「今年のお前の誕生日は何をやろうか」
 虎徹さんが、突然ベッドで言った。僕はりんごをむく手をはたと止め、声のほうを見た。
 窓の外は厚みのあるグレーの雲に覆われていた。もう冬が近いのだったが、部屋の中はほどよく暖められ、気の利いた家具があるべき場所にぴったりと配置されて、穏やかに居心地がよかった。
「虎徹さん、おはようございます。何かほしいものは?」
「水をすこし」
 サイドテーブルの水差しからクリスタルガラスのグラスに水を注いで、虎徹さんに手渡すと、彼はまるで上等のワインを飲むみたいに、おいしそうに喉を鳴らして中身を干した。
「悪いな。それよりお前の誕生日だ、バニー。お前、何がほしい?」
 寝てる間にいろいろ考えたんだ、そりゃもう、いろいろ。でも思いつかない。だから起きたんだ……。

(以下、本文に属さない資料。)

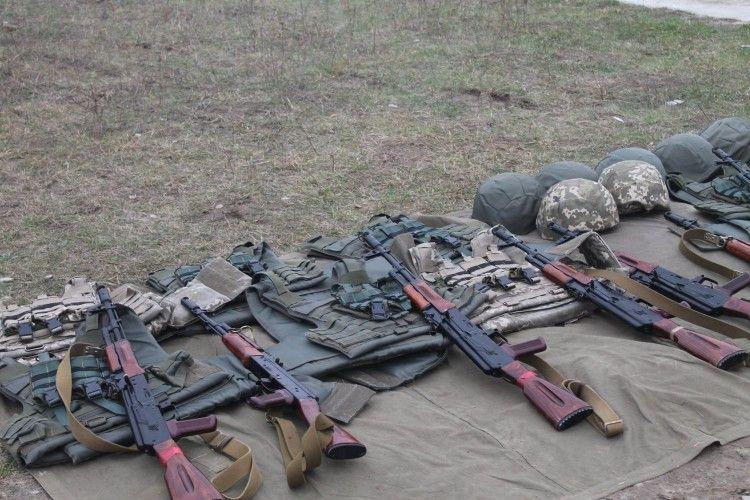 На Волині 17 груп агітують до контрактного війська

 うそだか本当だかわからないことを飄々と言いつのる口元の水あとを、僕は手を伸ばして、親指でぬぐってやる。それからりんごの皮むきを再開する。
「一通りもらいましたからね。最初はあの、ばかばかしいうさぎの抱きまくら」
「ばかばかしいとか言うんじゃないよ。それにお前、ずいぶん長いことあいつといっしょに寝てたじゃねえか」
「そうでしたっけ?」
 すまして返したが、虎徹さんが目を細めてくすくす笑うので、僕もつられて笑ってしまい、それが事実だと認めざるを得なかった。彼は笑うと目じりにくしゃくしゃの皺が寄るようになり、それは加齢のひとことで片付けるにしてはひどくセクシーだと思う。肌にぴんと張りがあったときより、ずっと素敵だ。
「次の年のマフラー、あれはよかった。軽くて暖かくて、実用的で」
「かなり予算オーバーだったな。だけどお前に似合うって思ったら、買わずにいられなかった」
 きれいなオリーブグリーンの色みを、虎徹さんは僕の目の色に合うと言ったが、僕のほうは虎徹さんのテーマカラーを連想して、それだけで嬉しく思った。

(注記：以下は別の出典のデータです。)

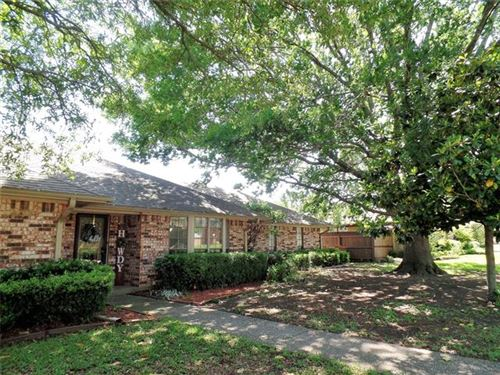 Photo of 1908 Woodlawn Court, Gainesville, TX 76240 (MLS # 14333044)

「みんなでパーティをしてくれて。ファイヤーエンブレムさんのお店を貸しきったんでしたっけ」
「お遊戯会みたいな紙のくさりと花かざり作ってな」
 クラスの友達を呼んでゲームをして、一番盛り上がったところでママのケーキが登場するような、ステレオティピカルなバースデーパーティをした覚えがないという話を、何の気なしにしたのだった。それを切なく思ったらしい同僚たちが、誕生会を開いてくれた。日程の調整や準備なんかにまめに動いたのは、驚くことにブルーローズ嬢だったらしい。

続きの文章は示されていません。